Noch ist es eine fixe, geradezu irre Idee. Ich bin sozusagen "Ideenschwanger". :-D Aber wie alle meine Pläne werde ich auch diesen irgendwann umsetzen. Vielleicht nicht sofort, vielleicht auch nicht dieses Jahr. Aber ich habe das Ziel vor Augen und das werde ich verfolgen. Ich besitze den Biss, das Wissen, die Mittel und die nötige Empathie, mich in Menschen hineinzuversetzen.
Wieso also nicht beide Ufer zu einer einzigen Insel vereinen?

→ DATENABSCHNITT:

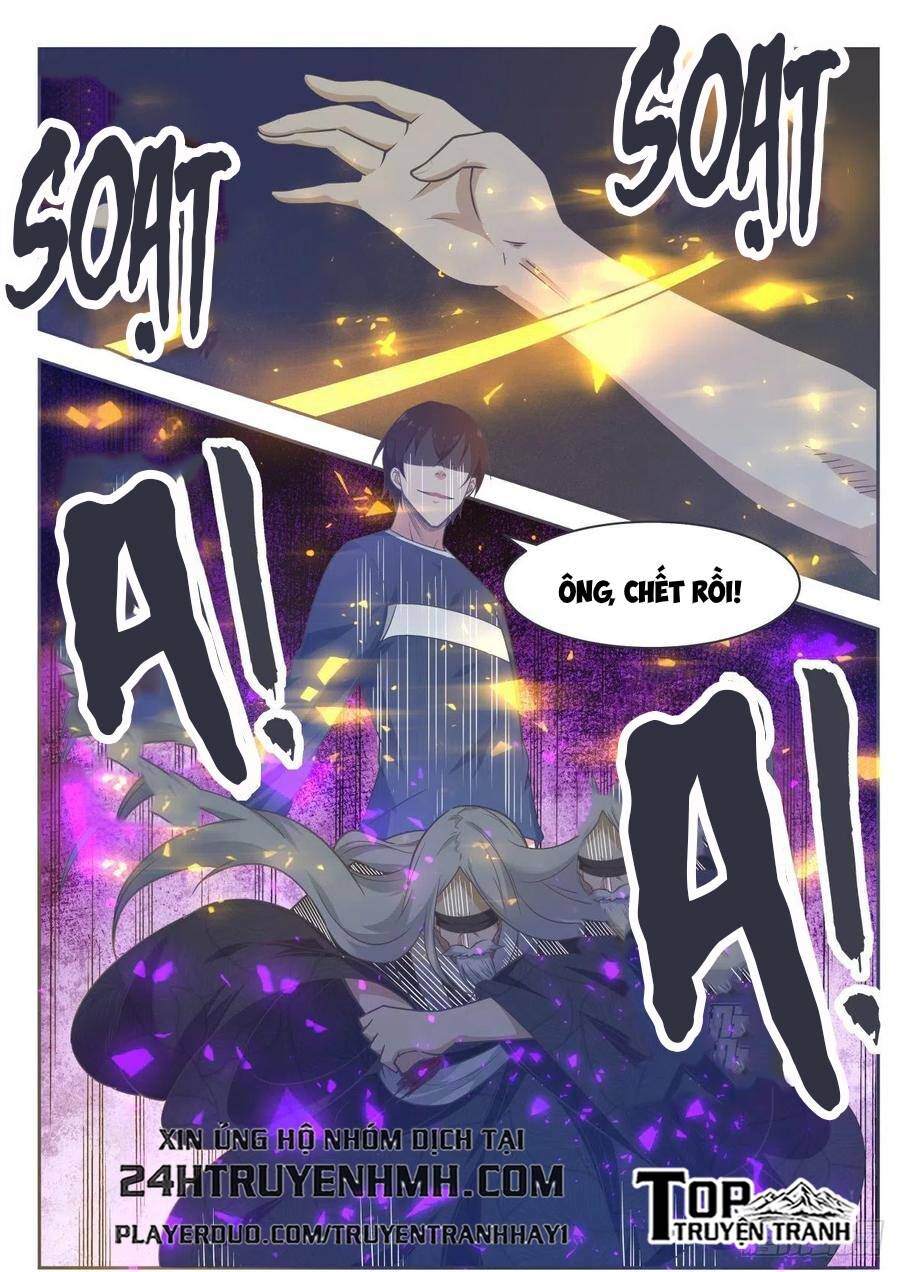 Tối Cường Thần Vương Chapter 153 - 13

→ AUFGABE:
Gib die Passage von „Noch ist es“ bis „in Menschen hineinzuversetzen.“ aus dem Dokumenttext wortgetreu wieder.

→ ERGEBNIS DER ÜBUNG:
Noch ist es eine fixe, geradezu irre Idee. Ich bin sozusagen "Ideenschwanger". :-D Aber wie alle meine Pläne werde ich auch diesen irgendwann umsetzen. Vielleicht nicht sofort, vielleicht auch nicht dieses Jahr. Aber ich habe das Ziel vor Augen und das werde ich verfolgen. Ich besitze den Biss, das Wissen, die Mittel und die nötige Empathie, mich in Menschen hineinzuversetzen.